I want to grid search over a set of hyper parameters to tune a clustering model. GridSearchCV
offers a bunch of scoring functions for unsupervised learning but I want to use a function that's not in there, e.g. silhouette score.
The documentation on how to implement my custom function is unclear on how we should define our scoring function. The example there shows simply importing a custom scorer and using make_scorer
to create a custom scoring function. However, make_scorer
seems to require the true values (which doesn't exist in unsupervised learning), so it's not clear how to use it.

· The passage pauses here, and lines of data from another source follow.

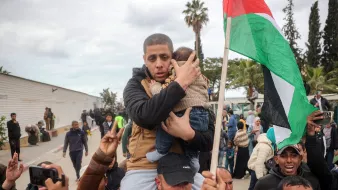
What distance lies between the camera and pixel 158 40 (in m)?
2.11

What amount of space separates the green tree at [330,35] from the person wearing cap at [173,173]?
43.9 metres

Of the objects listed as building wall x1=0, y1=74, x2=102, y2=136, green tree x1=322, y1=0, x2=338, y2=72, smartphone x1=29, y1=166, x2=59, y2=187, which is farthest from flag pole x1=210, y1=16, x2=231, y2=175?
green tree x1=322, y1=0, x2=338, y2=72

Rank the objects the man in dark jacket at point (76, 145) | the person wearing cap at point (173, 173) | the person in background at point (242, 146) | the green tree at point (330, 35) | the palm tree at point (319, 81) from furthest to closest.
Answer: the green tree at point (330, 35), the palm tree at point (319, 81), the man in dark jacket at point (76, 145), the person in background at point (242, 146), the person wearing cap at point (173, 173)

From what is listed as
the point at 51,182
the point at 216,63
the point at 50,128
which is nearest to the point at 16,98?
the point at 50,128

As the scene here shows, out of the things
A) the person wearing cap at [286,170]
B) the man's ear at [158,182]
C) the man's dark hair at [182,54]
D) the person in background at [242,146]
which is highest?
the man's dark hair at [182,54]

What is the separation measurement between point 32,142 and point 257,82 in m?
23.7

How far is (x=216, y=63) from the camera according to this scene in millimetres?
56125

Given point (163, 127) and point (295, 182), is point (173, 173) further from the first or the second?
point (295, 182)

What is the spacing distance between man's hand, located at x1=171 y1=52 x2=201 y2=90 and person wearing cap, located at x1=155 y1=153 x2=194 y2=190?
1.58 feet

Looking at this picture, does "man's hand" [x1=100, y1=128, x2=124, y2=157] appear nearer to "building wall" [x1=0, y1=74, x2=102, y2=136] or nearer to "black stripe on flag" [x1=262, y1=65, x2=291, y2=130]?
"black stripe on flag" [x1=262, y1=65, x2=291, y2=130]

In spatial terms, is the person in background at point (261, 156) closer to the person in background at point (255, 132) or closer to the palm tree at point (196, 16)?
the person in background at point (255, 132)

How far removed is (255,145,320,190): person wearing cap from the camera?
136 inches

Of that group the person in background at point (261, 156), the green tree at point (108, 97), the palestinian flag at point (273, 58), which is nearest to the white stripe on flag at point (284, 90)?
the palestinian flag at point (273, 58)

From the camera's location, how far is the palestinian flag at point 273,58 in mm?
2494
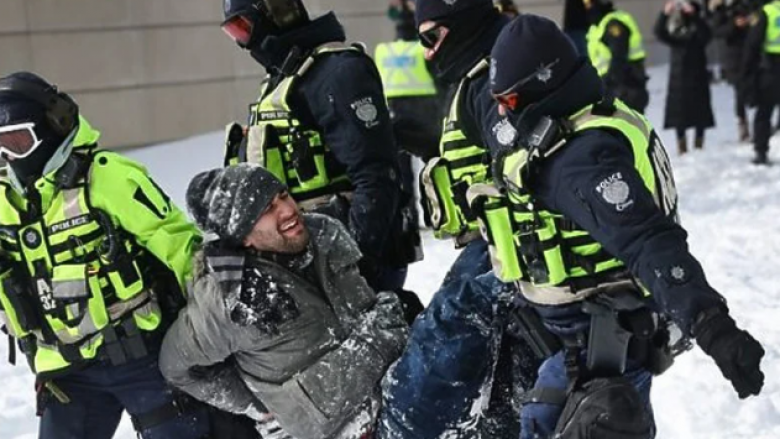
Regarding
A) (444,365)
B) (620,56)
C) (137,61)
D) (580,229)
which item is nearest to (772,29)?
(620,56)

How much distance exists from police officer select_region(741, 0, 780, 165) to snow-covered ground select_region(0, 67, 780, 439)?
33 cm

Here's what I have so far:
from sklearn.datasets import make_blobs
from sklearn.model_selection import GridSearchCV
from sklearn.cluster import DBSCAN
from sklearn.metrics import silhouette_score, make_scorer
def my_custom_function(model, X):
preds = model.predict(X)
return silhouette_score(X, preds)
Z, _ = make_blobs()
model = DBSCAN()
pgrid = {'eps': [0.1*i for i in range(1,6)]}
gs = GridSearchCV(model, pgrid, scoring=my_custom_function)
gs.fit(Z)
best_score = gs.score(Z)
But it throws two errors:
TypeError: my_custom_function() takes 2 positional arguments but 3 were given
and
AttributeError: 'DBSCAN' object has no attribute 'predict'
How do I correctly define my custom scoring function?
There is no predict
method but you can make a custom one.
One approach is to iterate through the core points and assign your new point to the cluster of the first core point that falls within a specified margin, denoted as 'eps.' This ensures that your point will, at the very least, be classified as a border point for the cluster it's assigned to, based on the clustering definitions in use.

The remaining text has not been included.